[Task statement] In the records below, the line with "White Front Open" and every line after it must be written out exactly; no pictures belong in the result.

--- Supplied entries ---

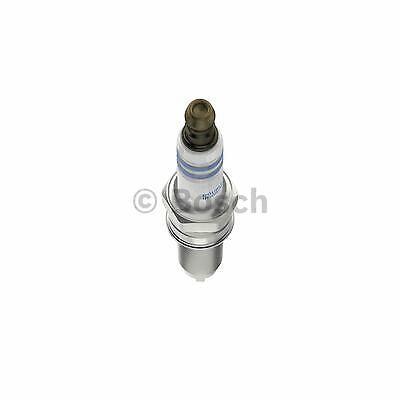 Bosch Iridium Spark Plug for Honda Accord 2.4L Petrol K24Z2 2007-2015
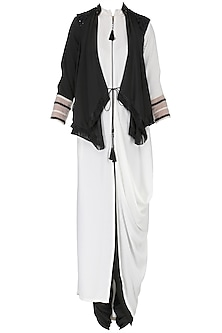 White Front Open Cowl Kurta with Embroidered Drape Gilet Set
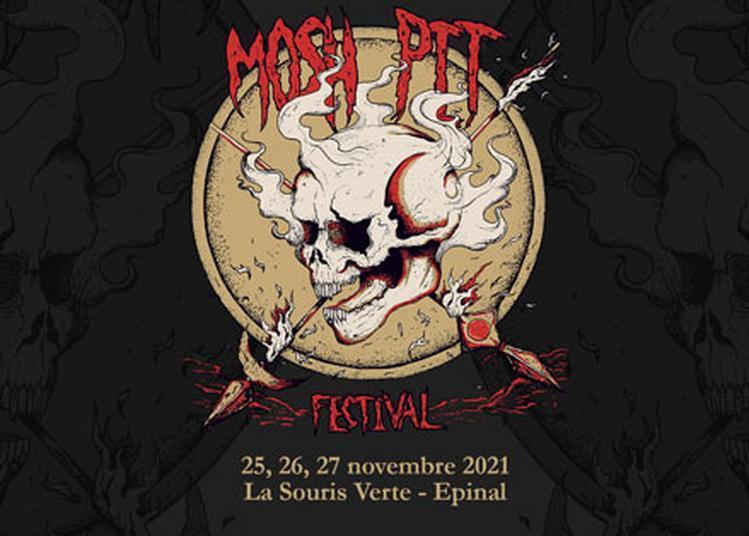 Mosh Pit Festival 2021
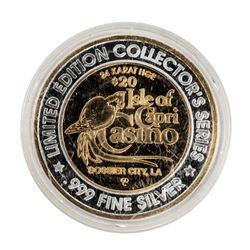 .999 Fine Silver Isle of Capri Casino Louisiana $20 Limited Edition Gaming Token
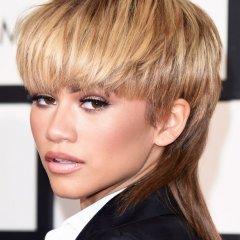 Zendaya's 11 Most Stunning Hair Transformations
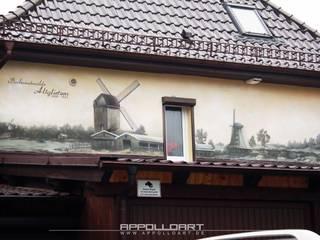 de Wandgestaltung Graffiti Airbrush von Appolloart Rústico
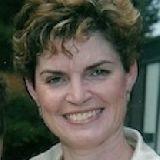 Kathryn R. Eisenstein
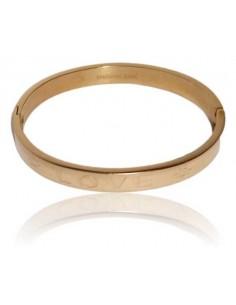 Bracelet jonc acier inscription Love motif soleil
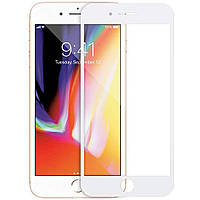 "Защитное стекло Autobot 5D (full glue) (без упаковки) для Apple iPhone 7 / 8 (4.7"")"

---

[Result of the task]
 White Front Open Cowl Kurta with Embroidered Drape Gilet Set
 Mosh Pit Festival 2021
 .999 Fine Silver Isle of Capri Casino Louisiana $20 Limited Edition Gaming Token
 Zendaya's 11 Most Stunning Hair Transformations
 de Wandgestaltung Graffiti Airbrush von Appolloart Rústico
 Kathryn R. Eisenstein
 Bracelet jonc acier inscription Love motif soleil
 "Защитное стекло Autobot 5D (full glue) (без упаковки) для Apple iPhone 7 / 8 (4.7"")"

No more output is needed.